* _Extracted records_:
╔══

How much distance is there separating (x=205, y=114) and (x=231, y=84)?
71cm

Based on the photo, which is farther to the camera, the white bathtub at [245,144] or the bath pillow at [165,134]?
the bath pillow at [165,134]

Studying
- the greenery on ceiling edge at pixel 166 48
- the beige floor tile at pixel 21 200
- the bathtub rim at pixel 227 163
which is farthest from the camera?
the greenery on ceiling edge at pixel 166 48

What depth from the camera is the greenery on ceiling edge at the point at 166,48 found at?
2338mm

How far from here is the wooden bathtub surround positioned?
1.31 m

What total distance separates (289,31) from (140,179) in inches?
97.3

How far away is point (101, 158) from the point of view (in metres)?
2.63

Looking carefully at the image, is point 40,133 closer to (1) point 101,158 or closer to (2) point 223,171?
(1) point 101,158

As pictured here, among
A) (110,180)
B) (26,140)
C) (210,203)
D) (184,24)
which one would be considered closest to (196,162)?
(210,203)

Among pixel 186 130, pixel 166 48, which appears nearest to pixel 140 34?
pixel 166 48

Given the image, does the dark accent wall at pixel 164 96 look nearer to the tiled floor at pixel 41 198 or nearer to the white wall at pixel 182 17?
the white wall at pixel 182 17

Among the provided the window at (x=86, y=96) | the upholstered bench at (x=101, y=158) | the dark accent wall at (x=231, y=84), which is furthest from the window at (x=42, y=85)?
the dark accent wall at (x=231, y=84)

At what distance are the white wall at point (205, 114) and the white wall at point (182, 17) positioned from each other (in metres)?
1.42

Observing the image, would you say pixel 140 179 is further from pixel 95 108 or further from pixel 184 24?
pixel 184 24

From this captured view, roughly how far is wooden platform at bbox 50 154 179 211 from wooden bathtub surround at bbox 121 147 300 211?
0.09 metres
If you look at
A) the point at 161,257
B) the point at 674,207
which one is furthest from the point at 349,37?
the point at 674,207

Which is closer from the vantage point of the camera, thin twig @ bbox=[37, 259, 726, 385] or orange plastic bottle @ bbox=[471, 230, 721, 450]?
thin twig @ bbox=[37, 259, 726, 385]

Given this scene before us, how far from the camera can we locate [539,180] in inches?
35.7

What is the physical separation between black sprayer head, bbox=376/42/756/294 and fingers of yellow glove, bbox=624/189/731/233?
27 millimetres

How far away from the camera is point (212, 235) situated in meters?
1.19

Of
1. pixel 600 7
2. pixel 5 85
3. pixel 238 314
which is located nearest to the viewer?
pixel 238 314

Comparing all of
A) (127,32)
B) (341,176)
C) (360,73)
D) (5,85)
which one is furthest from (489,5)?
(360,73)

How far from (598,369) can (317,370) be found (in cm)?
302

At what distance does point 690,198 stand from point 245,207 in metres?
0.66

╚══

* _Task instructions_:
Starting at the line that contains "How far from (598,369)" and ending with the last line of the records, output each nonblank line as a row of a Markdown table. Use the columns Row and Text, with Row holding the row number.

* _Response to this exercise_:
| Row | Text |
|---|---|
| 1 | How far from (598,369) can (317,370) be found (in cm)? |
| 2 | 302 |
| 3 | At what distance does point 690,198 stand from point 245,207 in metres? |
| 4 | 0.66 |